Amazon App Store blocks web apps encrypted with LetsEncrypt


#1

Amazon is blocking web apps that use LetsEncrypt from their Amazon App Store. :face_with_raised_eyebrow:

Amazon builds and sells Android tablets. These tablets have a custom version of Android, where apps are installed via the Amazon App Store instead of the Google Play store.

To submit an app to the Amazon App Store, developers can either submit a web app or an Android app. I went to submit my web app, only to discover Amazon doesn’t allow me to submit it, saying,

“The SSL certificate used by your web app is invalid.”

Of course, it’s not invalid; it’s a valid LetsEncrypt cert.

Amazon’s answer is,

“So at the moment Let’s Encrypt is not supported / cannot be added to the list of Amazon supported certs regrettably. You’d need to use as mentioned earlier, DigiCert, Thawte, Entrust, or Verisign, etc. Thanks!”

This has been the answer for almost 2 years now.

I’m posting here to see if we can put some pressure on Amazon to support LE. If you want this to happen, please comment on this thread, retweet this, or go through more official means. It seems to me there’s no good reason for Amazon to not support LetsEncrypt.


#2

One of the Amazon responses in that thread indicates that their security team has actively refused to add LE roots:

There are two possible root causes for this scenario (the two root causes are unrelated to each other and may coexist):

(a) Amazon does not recognize “DST Root CA X3” as a valid root CA.

(b) Misconfigured service on the developer’s side (possibly intermediate trust chains incorrect configuration).

For reference, see this article about DST Root CA X3: https://letsencrypt.org/certificates/ A long term solution to prevent (a) from happening again is to permanently add “DST Root CA X3” to Amazon recognized certs as a valid root CA, however this request was denied by our security team.


#3

I think it’s good to contact Let’s Encrypt staff to seek help/advices in this matter.

@lestaff


#4

Perhaps Amazon has a deliberate policy decision not to allow free certs to be used this way (because of some experience with app-spam or with people cloning one another’s web apps or something?).

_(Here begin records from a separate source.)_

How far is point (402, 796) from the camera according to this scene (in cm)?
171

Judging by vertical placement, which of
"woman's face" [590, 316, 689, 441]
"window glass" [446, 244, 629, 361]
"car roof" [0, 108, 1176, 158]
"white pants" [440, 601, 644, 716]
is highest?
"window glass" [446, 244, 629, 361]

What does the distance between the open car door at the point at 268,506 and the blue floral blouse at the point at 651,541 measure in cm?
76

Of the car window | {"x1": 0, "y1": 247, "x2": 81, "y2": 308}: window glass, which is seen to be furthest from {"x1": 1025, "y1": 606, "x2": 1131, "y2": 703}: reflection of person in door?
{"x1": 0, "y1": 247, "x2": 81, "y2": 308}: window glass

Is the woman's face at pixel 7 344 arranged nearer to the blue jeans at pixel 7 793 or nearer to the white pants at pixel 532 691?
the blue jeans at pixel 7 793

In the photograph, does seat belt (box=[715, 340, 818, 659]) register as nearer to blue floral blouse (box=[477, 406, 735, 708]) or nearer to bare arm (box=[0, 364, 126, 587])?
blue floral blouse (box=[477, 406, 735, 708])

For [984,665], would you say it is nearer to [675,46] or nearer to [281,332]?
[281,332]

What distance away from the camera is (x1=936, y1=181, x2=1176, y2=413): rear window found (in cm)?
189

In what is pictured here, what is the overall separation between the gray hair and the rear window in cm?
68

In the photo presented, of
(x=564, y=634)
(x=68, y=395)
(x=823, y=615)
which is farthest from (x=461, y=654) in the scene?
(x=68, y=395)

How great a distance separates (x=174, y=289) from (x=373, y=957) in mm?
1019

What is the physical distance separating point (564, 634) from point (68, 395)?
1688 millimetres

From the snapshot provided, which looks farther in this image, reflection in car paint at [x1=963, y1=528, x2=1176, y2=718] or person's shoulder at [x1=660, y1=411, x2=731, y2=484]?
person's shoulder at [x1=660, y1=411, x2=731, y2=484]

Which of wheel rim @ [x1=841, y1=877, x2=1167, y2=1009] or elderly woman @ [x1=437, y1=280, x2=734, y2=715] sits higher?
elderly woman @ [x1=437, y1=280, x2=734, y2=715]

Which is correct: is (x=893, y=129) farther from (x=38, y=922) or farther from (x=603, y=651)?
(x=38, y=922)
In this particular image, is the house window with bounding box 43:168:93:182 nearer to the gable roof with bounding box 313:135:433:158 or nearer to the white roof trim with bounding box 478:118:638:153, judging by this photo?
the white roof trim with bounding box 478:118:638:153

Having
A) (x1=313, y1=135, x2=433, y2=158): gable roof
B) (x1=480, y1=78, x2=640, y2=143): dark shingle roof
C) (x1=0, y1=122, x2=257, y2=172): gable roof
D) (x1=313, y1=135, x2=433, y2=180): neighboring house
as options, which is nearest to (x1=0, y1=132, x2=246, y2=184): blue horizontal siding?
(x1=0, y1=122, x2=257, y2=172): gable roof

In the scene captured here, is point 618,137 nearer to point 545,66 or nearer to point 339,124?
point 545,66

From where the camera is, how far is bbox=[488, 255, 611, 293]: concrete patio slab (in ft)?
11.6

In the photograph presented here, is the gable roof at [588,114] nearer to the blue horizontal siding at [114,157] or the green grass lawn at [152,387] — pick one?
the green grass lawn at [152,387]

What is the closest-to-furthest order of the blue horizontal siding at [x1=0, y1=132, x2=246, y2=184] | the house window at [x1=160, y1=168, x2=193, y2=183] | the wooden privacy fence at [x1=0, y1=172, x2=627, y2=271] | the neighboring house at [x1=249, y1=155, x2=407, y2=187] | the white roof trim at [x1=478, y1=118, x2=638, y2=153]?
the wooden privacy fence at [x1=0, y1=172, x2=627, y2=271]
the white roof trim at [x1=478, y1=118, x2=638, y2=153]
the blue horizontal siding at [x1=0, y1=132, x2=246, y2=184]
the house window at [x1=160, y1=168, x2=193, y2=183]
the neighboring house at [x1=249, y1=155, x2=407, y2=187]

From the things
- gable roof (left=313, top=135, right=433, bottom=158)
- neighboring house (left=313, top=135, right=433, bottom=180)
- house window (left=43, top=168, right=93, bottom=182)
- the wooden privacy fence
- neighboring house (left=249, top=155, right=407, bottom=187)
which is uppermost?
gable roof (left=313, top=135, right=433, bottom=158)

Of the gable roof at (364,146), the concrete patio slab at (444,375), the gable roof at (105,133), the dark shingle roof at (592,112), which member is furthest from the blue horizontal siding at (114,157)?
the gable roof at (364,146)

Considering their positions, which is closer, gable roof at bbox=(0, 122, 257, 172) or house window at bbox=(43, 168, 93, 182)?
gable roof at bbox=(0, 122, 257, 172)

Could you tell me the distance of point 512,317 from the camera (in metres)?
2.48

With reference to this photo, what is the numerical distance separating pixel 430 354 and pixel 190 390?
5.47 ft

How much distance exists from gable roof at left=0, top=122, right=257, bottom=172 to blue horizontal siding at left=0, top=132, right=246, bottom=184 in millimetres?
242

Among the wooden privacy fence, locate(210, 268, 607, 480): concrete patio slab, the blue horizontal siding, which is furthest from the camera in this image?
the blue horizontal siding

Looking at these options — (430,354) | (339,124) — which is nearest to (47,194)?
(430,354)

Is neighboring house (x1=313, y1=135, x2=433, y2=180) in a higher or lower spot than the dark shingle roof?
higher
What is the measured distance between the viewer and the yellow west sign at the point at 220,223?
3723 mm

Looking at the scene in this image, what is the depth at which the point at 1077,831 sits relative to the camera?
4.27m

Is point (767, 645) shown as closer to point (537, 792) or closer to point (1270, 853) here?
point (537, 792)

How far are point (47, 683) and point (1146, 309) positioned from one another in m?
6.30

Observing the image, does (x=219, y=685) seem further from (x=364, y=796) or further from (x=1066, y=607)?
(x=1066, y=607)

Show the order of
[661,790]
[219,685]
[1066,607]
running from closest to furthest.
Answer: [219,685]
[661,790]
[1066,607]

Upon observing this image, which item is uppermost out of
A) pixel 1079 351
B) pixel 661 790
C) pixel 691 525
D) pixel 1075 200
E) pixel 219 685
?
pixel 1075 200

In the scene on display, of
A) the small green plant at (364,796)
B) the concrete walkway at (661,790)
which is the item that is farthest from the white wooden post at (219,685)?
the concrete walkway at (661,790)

If so, the Amazon people involved might feel that paying for a certificate is a moderately reliable signal that the app developer is “serious” or has invested some resources into the app’s development (although this isn’t necessarily the most reliable possible signal for this purpose).

I’d be glad to know if anybody from ISRG has previously asked Amazon about this issue.


#5

Do you work for EFF? Maybe you could put up one of those articles (complete with the ripped-off logo) to shame Amazon?


#6

Yeah, but I know – and this LE community knows! – that a LetsEncrypt cert doesn’t mean your app is trash. :slight_smile:

That’s the point of this thread - I want to change Amazon’s negative opinion about LetsEncrypt. Commenting on this thread or retweet this, or talk with the Amazon security team.